== The problem ==
Return exactly the lines from the "Is [30,69] closer" line through the last line of the entries below. Include no pictures.
** Begin Data to process **
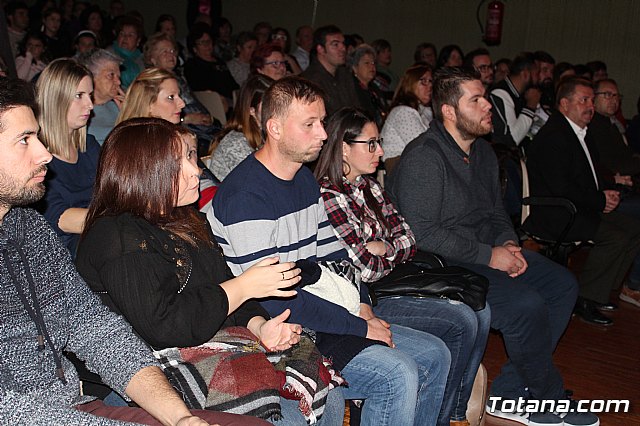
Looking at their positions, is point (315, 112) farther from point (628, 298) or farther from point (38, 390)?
point (628, 298)

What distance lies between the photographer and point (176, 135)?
203cm

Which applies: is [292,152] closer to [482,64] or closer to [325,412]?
[325,412]

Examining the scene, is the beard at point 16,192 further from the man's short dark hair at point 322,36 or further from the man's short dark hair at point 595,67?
the man's short dark hair at point 595,67

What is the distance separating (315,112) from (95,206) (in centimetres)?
91

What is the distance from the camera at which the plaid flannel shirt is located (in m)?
2.86

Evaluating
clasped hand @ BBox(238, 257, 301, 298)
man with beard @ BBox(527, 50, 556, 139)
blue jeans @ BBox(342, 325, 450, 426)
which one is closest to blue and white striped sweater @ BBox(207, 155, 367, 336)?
blue jeans @ BBox(342, 325, 450, 426)

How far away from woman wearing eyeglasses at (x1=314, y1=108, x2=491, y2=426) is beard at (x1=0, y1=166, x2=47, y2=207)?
1.34m

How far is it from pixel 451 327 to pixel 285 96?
1.06m

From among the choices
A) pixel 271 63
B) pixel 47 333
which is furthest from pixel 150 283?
pixel 271 63

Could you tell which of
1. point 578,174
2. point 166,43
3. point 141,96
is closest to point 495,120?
point 578,174

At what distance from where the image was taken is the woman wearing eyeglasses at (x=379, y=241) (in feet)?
9.32

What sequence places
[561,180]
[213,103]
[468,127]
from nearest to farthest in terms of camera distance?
[468,127] → [561,180] → [213,103]

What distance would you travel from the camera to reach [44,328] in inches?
67.9

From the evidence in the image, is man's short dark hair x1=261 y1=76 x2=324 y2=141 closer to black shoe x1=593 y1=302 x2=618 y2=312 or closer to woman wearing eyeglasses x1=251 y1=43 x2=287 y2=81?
woman wearing eyeglasses x1=251 y1=43 x2=287 y2=81
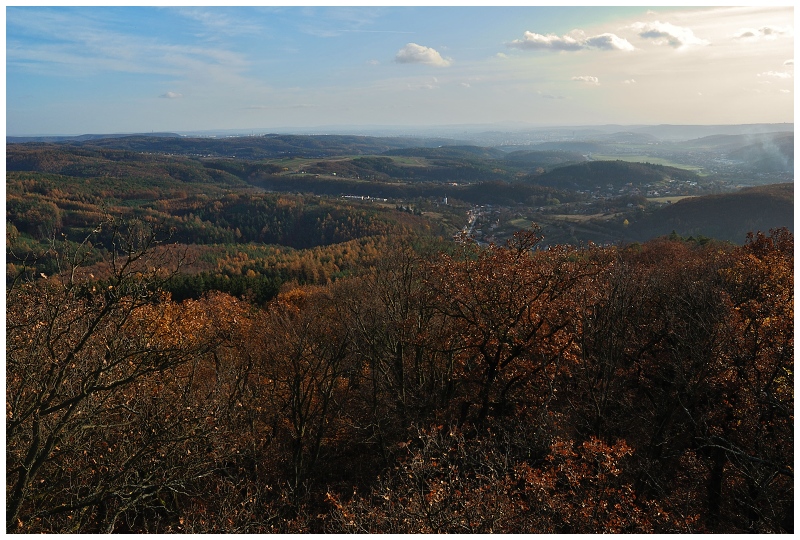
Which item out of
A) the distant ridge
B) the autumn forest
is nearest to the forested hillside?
the autumn forest

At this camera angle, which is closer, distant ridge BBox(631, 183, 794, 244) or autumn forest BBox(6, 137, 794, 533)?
autumn forest BBox(6, 137, 794, 533)

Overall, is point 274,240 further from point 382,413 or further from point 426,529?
point 426,529

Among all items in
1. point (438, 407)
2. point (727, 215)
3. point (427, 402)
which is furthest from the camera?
point (727, 215)

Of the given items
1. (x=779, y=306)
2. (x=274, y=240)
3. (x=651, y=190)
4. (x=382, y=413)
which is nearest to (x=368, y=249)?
(x=274, y=240)

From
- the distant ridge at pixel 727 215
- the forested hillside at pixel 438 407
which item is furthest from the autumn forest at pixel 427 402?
the distant ridge at pixel 727 215

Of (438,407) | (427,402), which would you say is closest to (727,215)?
(438,407)

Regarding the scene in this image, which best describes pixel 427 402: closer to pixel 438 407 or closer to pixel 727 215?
pixel 438 407

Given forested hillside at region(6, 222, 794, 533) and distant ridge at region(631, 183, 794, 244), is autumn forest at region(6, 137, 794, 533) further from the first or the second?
distant ridge at region(631, 183, 794, 244)

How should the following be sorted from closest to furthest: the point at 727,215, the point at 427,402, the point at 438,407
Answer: the point at 427,402 → the point at 438,407 → the point at 727,215
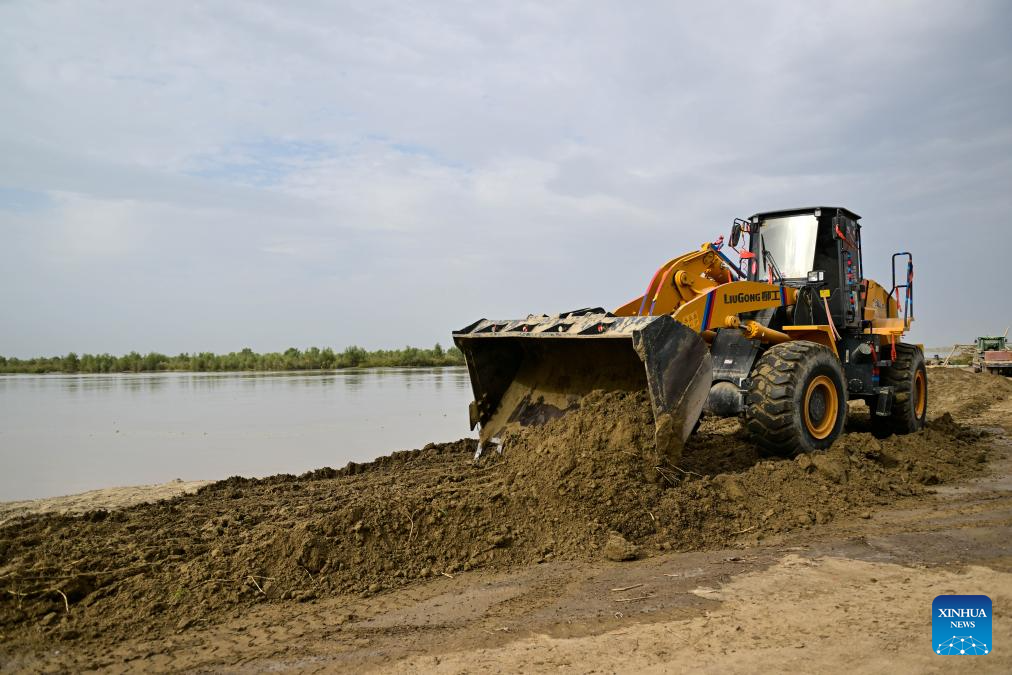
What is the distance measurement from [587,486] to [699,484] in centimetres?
100

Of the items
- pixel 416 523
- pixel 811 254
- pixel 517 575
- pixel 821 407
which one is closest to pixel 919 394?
pixel 811 254

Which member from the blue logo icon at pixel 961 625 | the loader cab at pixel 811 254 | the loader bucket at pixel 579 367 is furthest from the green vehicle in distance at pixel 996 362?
the blue logo icon at pixel 961 625

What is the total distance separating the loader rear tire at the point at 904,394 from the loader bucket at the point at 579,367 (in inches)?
183

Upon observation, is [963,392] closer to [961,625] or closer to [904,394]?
[904,394]

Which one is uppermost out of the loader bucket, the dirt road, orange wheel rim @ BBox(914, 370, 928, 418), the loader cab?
the loader cab

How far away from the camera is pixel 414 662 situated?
10.4 feet

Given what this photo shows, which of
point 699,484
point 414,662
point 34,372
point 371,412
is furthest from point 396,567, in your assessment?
point 34,372

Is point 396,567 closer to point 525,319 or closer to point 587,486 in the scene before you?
point 587,486

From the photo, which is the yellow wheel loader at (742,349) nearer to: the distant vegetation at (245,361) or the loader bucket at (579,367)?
the loader bucket at (579,367)

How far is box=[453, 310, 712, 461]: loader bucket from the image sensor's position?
5.66 meters

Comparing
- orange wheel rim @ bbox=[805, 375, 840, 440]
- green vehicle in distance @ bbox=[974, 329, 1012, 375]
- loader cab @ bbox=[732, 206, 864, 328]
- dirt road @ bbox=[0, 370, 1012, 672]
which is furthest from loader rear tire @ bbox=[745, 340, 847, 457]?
green vehicle in distance @ bbox=[974, 329, 1012, 375]

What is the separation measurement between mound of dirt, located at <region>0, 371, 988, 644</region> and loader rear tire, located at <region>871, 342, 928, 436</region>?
95.1 inches

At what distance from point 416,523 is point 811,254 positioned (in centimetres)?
645

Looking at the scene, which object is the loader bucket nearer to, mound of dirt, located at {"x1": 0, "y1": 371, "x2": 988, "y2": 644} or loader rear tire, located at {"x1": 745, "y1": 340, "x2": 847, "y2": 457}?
mound of dirt, located at {"x1": 0, "y1": 371, "x2": 988, "y2": 644}
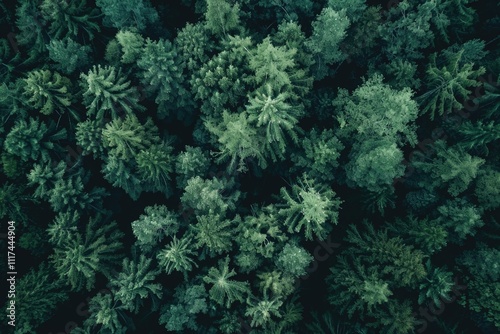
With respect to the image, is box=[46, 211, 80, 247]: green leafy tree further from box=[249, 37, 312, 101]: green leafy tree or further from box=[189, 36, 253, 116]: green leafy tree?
box=[249, 37, 312, 101]: green leafy tree

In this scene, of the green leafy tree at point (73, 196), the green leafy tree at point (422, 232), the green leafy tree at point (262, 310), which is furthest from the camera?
the green leafy tree at point (73, 196)

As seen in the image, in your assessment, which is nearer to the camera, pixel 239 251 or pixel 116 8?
pixel 116 8

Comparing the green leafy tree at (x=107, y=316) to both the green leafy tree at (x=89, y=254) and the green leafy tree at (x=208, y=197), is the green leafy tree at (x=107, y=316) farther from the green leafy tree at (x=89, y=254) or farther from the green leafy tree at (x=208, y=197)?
the green leafy tree at (x=208, y=197)

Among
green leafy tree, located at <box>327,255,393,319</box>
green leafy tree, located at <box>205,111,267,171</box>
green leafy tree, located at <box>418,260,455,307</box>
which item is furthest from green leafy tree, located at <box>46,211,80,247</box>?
green leafy tree, located at <box>418,260,455,307</box>

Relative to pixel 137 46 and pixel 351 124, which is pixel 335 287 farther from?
pixel 137 46

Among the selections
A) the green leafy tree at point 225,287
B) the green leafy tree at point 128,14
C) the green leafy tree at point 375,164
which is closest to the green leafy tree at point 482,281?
the green leafy tree at point 375,164

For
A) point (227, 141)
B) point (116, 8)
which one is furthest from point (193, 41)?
point (227, 141)
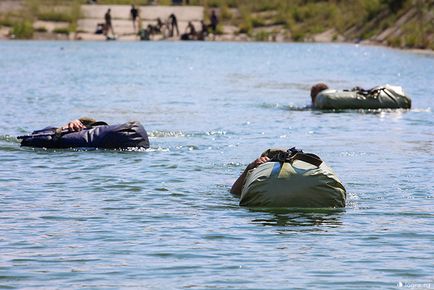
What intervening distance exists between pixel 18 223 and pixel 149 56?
44554 mm

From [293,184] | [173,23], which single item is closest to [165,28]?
[173,23]

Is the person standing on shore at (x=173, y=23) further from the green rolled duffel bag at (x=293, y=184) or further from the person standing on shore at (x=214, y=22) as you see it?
the green rolled duffel bag at (x=293, y=184)

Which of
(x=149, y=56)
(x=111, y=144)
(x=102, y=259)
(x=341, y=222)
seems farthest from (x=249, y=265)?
(x=149, y=56)

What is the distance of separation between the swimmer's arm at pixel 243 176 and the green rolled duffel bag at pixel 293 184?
0.50 metres

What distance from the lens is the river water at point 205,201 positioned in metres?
10.2

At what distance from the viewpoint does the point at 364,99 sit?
25.5 metres

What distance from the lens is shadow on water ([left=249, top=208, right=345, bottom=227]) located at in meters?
12.2

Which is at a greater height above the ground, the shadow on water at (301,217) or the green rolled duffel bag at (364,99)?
the shadow on water at (301,217)

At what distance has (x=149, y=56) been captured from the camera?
186ft

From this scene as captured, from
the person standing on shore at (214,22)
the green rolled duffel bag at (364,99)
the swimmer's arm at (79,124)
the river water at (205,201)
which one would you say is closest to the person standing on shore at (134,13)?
the person standing on shore at (214,22)

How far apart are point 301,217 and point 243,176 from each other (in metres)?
1.36

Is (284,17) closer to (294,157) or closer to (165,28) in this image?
(165,28)

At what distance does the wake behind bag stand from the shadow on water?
5.28 metres

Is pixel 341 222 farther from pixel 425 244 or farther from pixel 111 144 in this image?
pixel 111 144
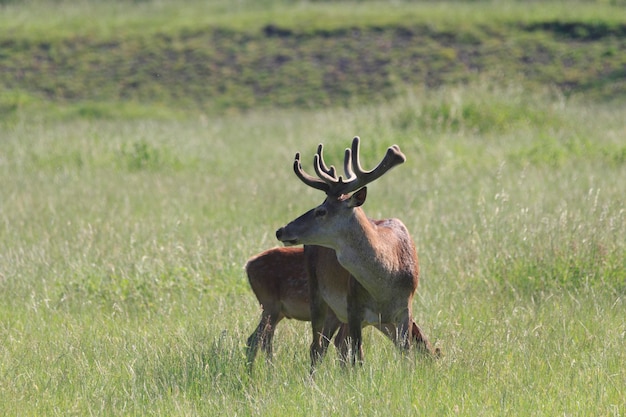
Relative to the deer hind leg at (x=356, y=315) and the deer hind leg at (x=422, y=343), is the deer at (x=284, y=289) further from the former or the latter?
the deer hind leg at (x=422, y=343)

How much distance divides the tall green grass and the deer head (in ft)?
2.65

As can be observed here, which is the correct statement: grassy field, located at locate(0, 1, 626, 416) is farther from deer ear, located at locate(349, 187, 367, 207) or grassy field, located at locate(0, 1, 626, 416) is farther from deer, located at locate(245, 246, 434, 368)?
deer ear, located at locate(349, 187, 367, 207)

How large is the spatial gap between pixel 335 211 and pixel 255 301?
2.15 meters

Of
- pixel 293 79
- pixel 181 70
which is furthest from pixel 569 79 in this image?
pixel 181 70

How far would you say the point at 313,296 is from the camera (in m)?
6.78

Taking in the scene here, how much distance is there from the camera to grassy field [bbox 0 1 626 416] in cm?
594

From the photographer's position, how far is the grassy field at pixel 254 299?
234 inches

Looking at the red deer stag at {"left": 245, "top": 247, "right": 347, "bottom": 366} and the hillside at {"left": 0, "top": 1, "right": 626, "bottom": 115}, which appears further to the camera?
the hillside at {"left": 0, "top": 1, "right": 626, "bottom": 115}

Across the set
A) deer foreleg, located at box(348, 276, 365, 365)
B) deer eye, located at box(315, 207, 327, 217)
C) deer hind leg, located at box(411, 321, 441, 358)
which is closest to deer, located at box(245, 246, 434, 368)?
deer foreleg, located at box(348, 276, 365, 365)

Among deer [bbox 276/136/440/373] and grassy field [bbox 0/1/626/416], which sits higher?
deer [bbox 276/136/440/373]

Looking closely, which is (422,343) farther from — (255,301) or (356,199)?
(255,301)

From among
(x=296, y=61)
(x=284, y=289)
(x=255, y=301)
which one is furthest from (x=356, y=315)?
(x=296, y=61)

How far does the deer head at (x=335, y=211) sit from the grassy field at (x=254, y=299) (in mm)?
808

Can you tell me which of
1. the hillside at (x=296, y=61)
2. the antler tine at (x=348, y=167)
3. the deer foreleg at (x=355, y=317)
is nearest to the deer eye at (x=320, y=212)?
the antler tine at (x=348, y=167)
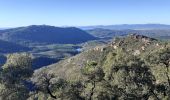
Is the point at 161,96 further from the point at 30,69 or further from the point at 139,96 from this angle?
the point at 30,69

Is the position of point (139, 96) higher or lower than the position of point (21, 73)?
lower

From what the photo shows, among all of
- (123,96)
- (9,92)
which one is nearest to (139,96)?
(123,96)

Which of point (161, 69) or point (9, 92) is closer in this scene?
point (9, 92)

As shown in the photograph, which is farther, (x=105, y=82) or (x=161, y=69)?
(x=161, y=69)

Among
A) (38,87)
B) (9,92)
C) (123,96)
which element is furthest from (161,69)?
(9,92)

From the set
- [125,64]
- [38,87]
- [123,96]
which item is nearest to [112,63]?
[125,64]

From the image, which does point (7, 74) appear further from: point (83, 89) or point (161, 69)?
point (161, 69)

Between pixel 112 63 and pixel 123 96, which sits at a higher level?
pixel 112 63

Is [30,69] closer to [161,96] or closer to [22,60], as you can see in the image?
[22,60]
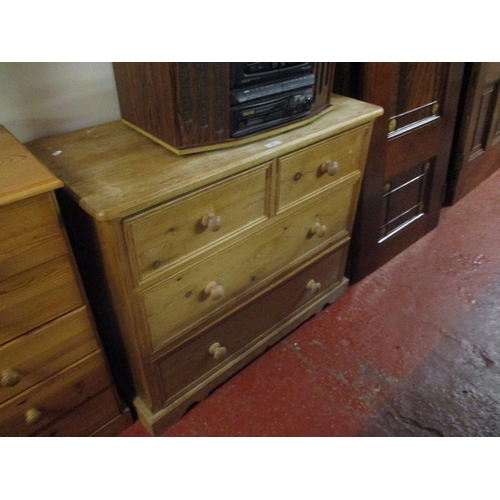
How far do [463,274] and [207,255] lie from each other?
141cm

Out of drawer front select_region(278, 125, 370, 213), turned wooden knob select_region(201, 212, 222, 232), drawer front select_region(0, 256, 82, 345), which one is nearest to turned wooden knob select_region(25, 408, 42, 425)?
drawer front select_region(0, 256, 82, 345)

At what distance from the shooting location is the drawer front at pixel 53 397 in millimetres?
1021

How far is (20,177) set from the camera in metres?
0.83

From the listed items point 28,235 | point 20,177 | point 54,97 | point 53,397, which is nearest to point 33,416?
point 53,397

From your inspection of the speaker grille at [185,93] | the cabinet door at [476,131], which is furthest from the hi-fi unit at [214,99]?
the cabinet door at [476,131]

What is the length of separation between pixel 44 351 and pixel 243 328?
64cm

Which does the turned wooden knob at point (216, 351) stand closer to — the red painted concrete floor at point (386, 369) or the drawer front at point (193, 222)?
the red painted concrete floor at point (386, 369)

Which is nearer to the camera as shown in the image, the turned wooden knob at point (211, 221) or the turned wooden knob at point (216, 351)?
the turned wooden knob at point (211, 221)

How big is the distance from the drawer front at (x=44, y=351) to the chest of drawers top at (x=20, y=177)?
33 cm

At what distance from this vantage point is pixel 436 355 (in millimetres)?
1605

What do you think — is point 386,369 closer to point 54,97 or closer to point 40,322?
point 40,322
** End Data to process **
== Solution to this task ==
Is [30,69] closer to [161,96] or closer to [22,60], as you can see in the image?
[22,60]
How far do [463,274] and [207,255] lie from each other?
141cm

Out of drawer front select_region(278, 125, 370, 213), turned wooden knob select_region(201, 212, 222, 232), drawer front select_region(0, 256, 82, 345), which one is nearest to turned wooden knob select_region(25, 408, 42, 425)?
drawer front select_region(0, 256, 82, 345)

At what distance from the shooting location is the drawer front at pixel 53 397 in millimetres?
1021

How far is (20,177) set from the camera in metres?
0.83

From the listed items point 28,235 | point 20,177 | point 54,97 | point 53,397, which is nearest to point 33,416?
point 53,397

From your inspection of the speaker grille at [185,93] | the cabinet door at [476,131], which is furthest from the hi-fi unit at [214,99]?
the cabinet door at [476,131]

What is the length of separation between pixel 44 351 and pixel 243 328?
64cm

Which does the turned wooden knob at point (216, 351) stand closer to — the red painted concrete floor at point (386, 369) or the drawer front at point (193, 222)?
the red painted concrete floor at point (386, 369)

Which is nearer to the camera as shown in the image, the turned wooden knob at point (211, 221) or the turned wooden knob at point (216, 351)?
the turned wooden knob at point (211, 221)

How big is the distance from the drawer front at (x=44, y=351) to the chest of drawers top at (x=20, y=177)?
33 cm

At what distance from this vantage point is pixel 436 355 (in millimetres)?
1605

What do you think — is point 386,369 closer to point 54,97 or closer to point 40,322?
point 40,322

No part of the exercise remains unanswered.